Gunman at Florida yoga studio had been accused of harassment
(Reuters) - A gunman who killed two women at a Florida yoga studio and wounded five other people before taking his own life had previously been accused of harassing young women, police said yesterday.
Authorities said they do not know why Scott Beierle, 40, opened fire on Friday afternoon after posing as a customer to join the class at the Hot Yoga studio in Tallahassee. Detectives are searching for links between him and the victims.
The two women who died were identified as a student and a faculty member from Florida State University.
Police said Beierle was a graduate of FSU who served in the military, and that he had been the subject of calls to authorities in the Tallahassee area “related to harassment of young women.”
In a statement, police said Beierle was staying in a local hotel at the time of the attack, and that investigators were also searching his home in Deltona, Florida, more than 200 miles (322 km) southeast of Tallahassee.
Police records showed he was arrested in 2012 and 2016 on charges of grabbing women’s buttocks. Both cases were dismissed, the Tallahassee Democrat newspaper reported.

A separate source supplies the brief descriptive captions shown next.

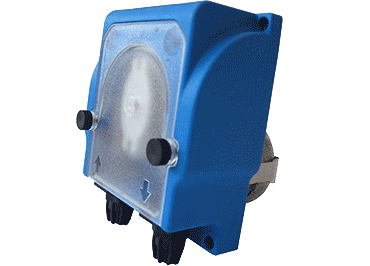 Microdos MP2-P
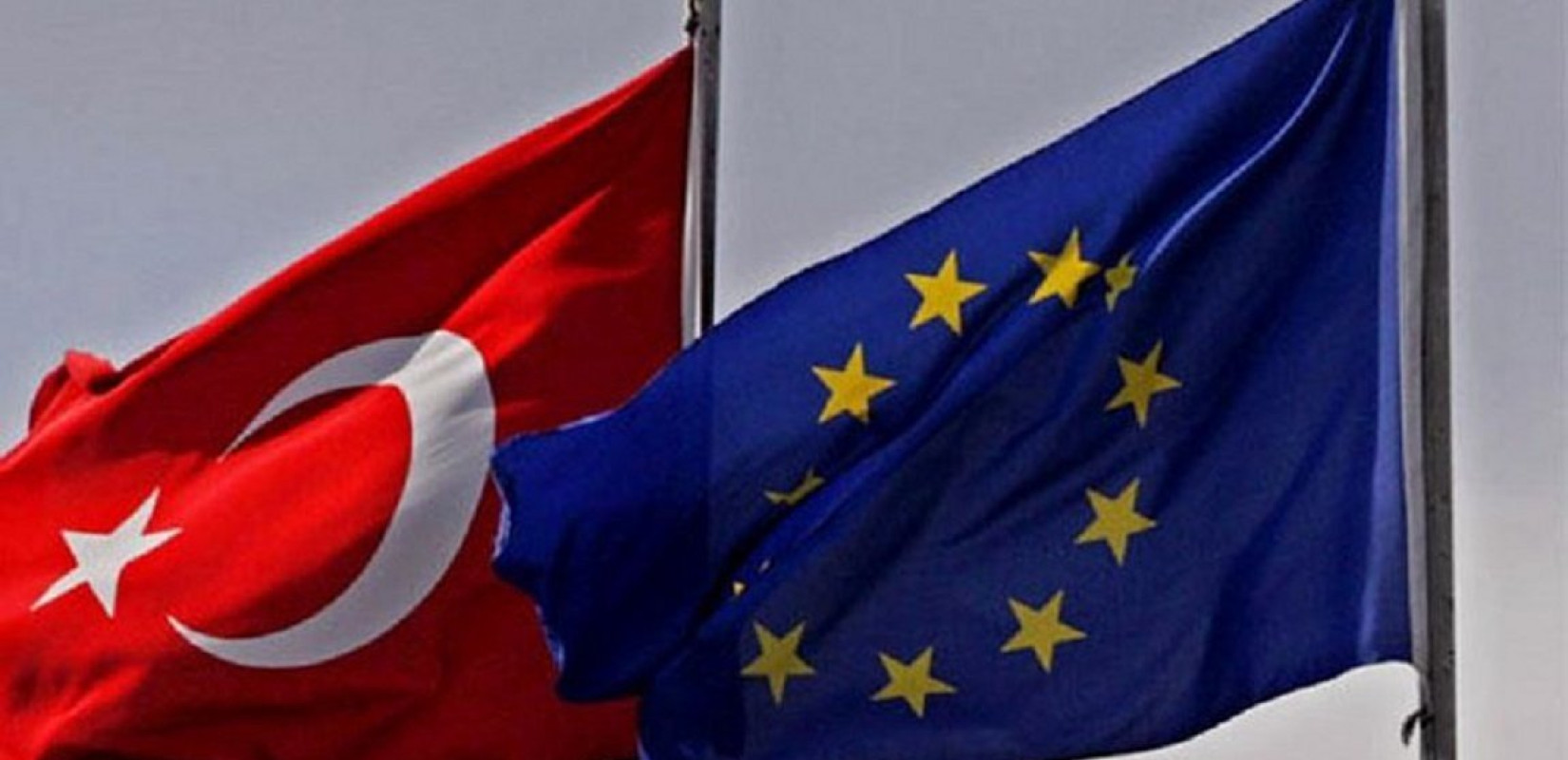 Διπλή προσφυγή στο ΣτΕ κατά του χαρακτηρισμού της Τουρκίας ως ασφαλούς τρίτης χώρας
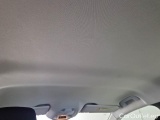  Peugeot  3008 PEUGEOT  / 2020 / 5P / SUV BLUEHDI 130 EAT8 SeS ACTIVE PACK #102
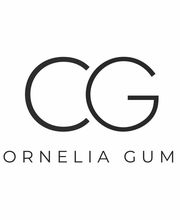 Stilberatung Cornelia Gumm Logo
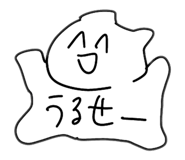 310565654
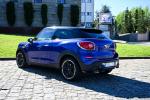 mini-paceman-2013-diesel-1995cc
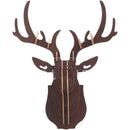 ffffffffeffbcffdd2a5e3e3fc9ffeb7f80ffe3ffe3ffc1ffc1ffc1ffc1ffe3f00000000000b00060000090000000300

An attorney who previously represented Beierle could not be reached for comment.
Two women who were wounded in the shooting remained hospitalized in stable condition on Saturday, police said. Two other shooting victims and a man who was pistol-whipped by Beierle were treated and released.

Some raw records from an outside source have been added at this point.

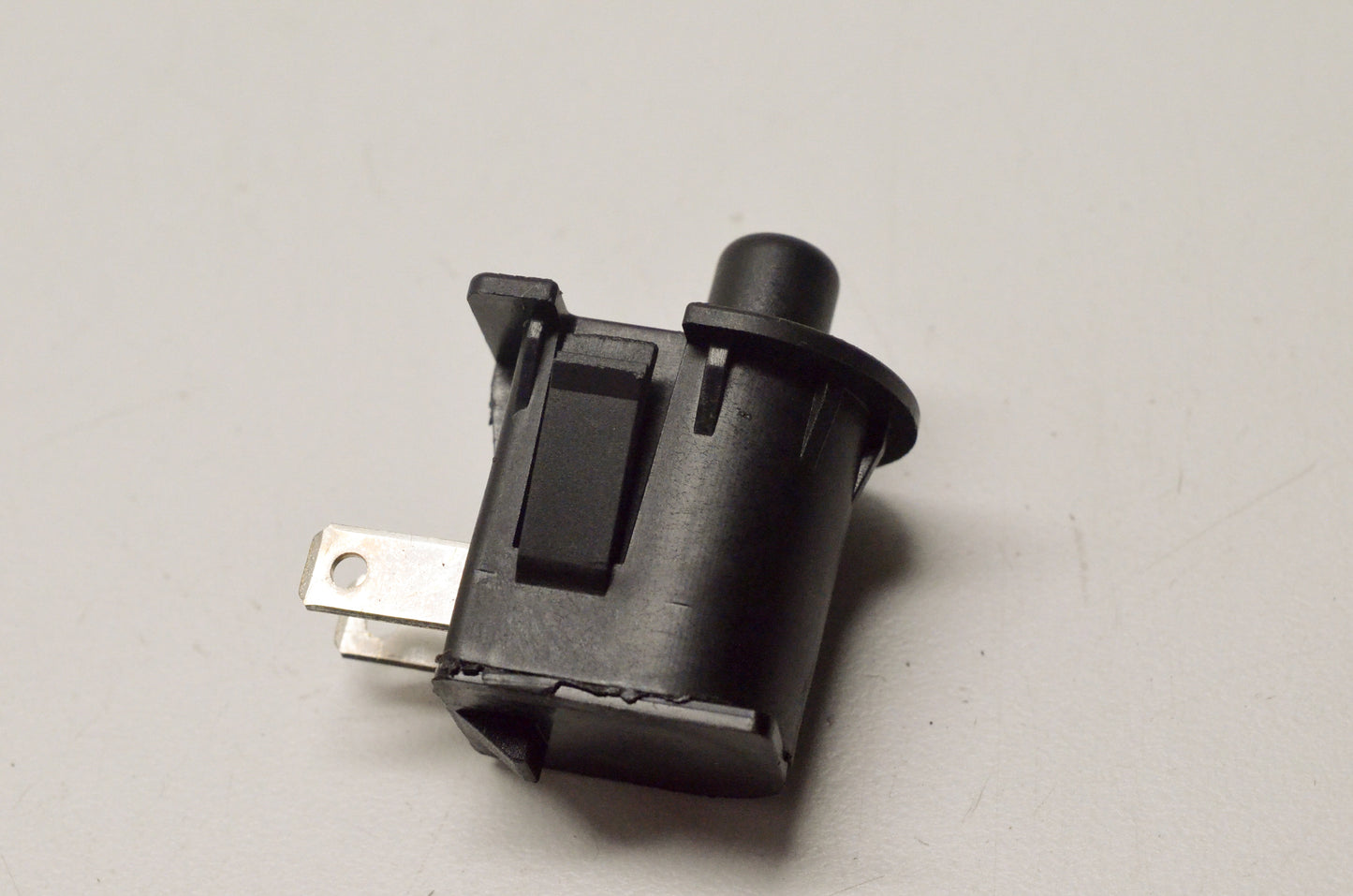 Hustler 793315 Seat Switch NOS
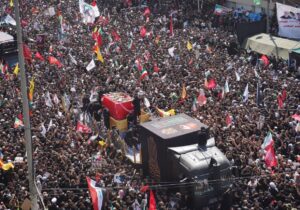 پایان یک ایده «پس‌مانده» و «عقب‌مانده»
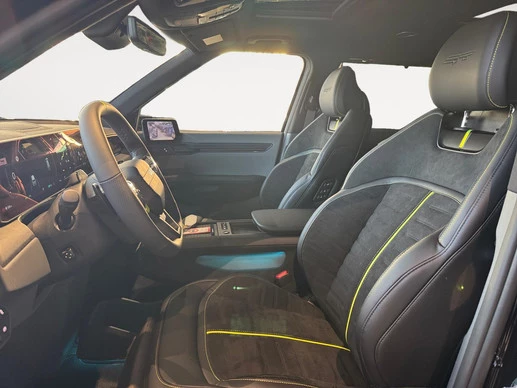 Kia EV9 - Afbeelding 13 van 30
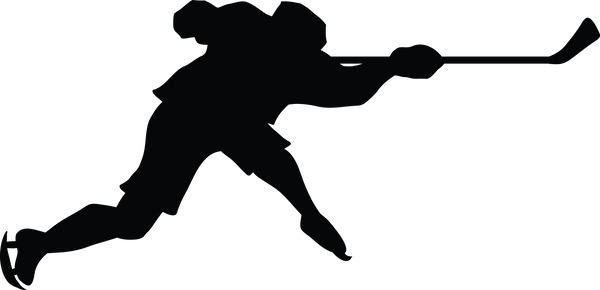 Hockey 13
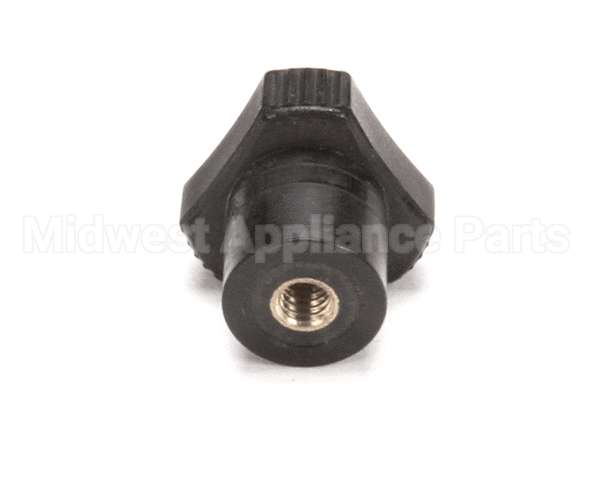 2R-Z4054 Star Knob-Humidity Control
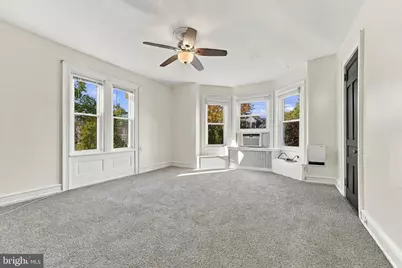 6709 N 6th Street #2, Philadelphia, PA 19126 - Photo 17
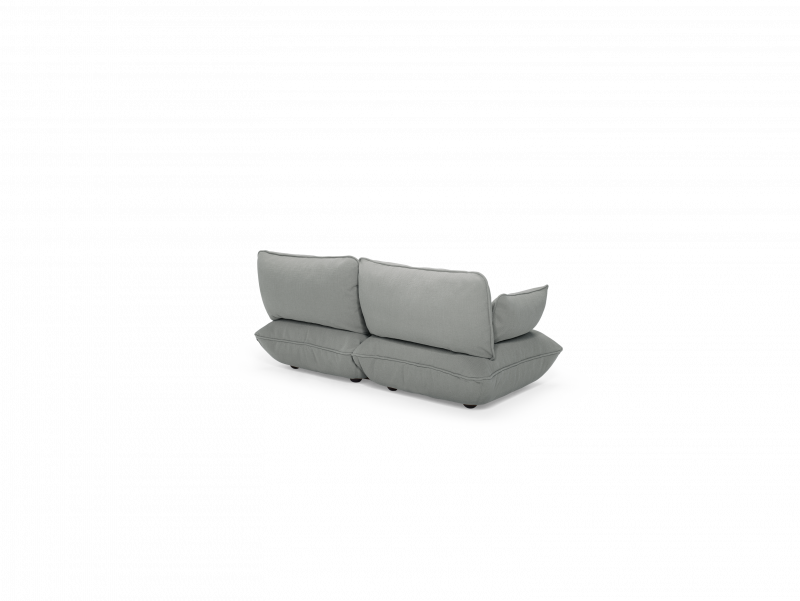 SOFA MEDIUM - SUMO
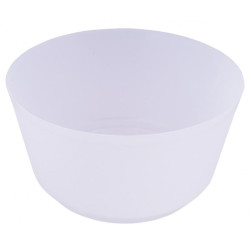 SAWO plastmasas ieliktnis 4 l 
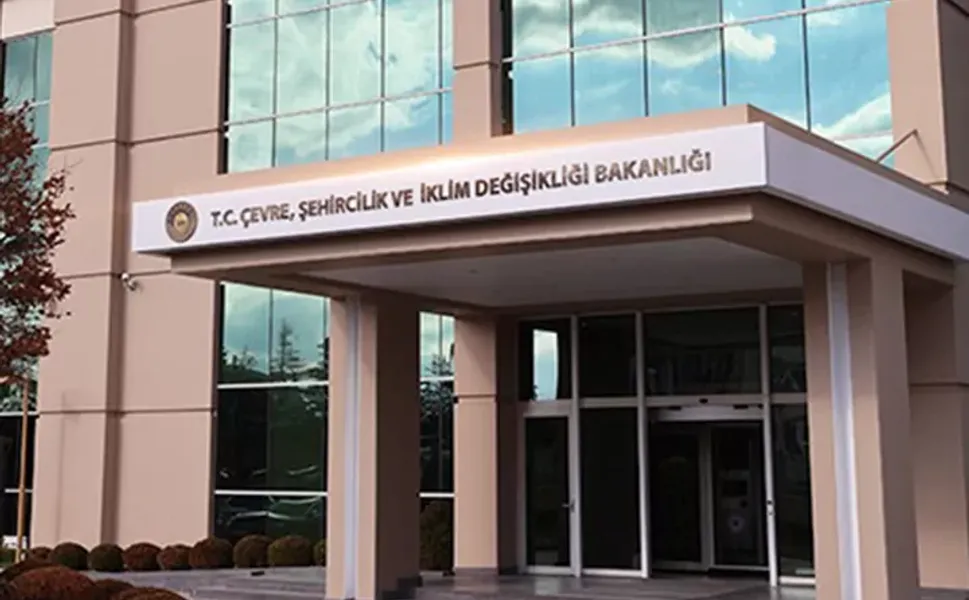 Çevre Hizmetleri Yönetmeliği'nde değişiklik... İşletmelere asgari hizmet süresi ve ücret düzenlemesi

“There were indications that several people not only fought back but tried to save other people,” Tallahassee Police Chief Michael DeLeo said at a news conference.
One of the women killed was identified as Nancy Van Vessem, 61, a doctor specializing in internal medicine who was a member of the faculty at Florida State University College of Medicine in Tallahassee.
The other was named as Maura Binkley, a 21-year-old student at FSU.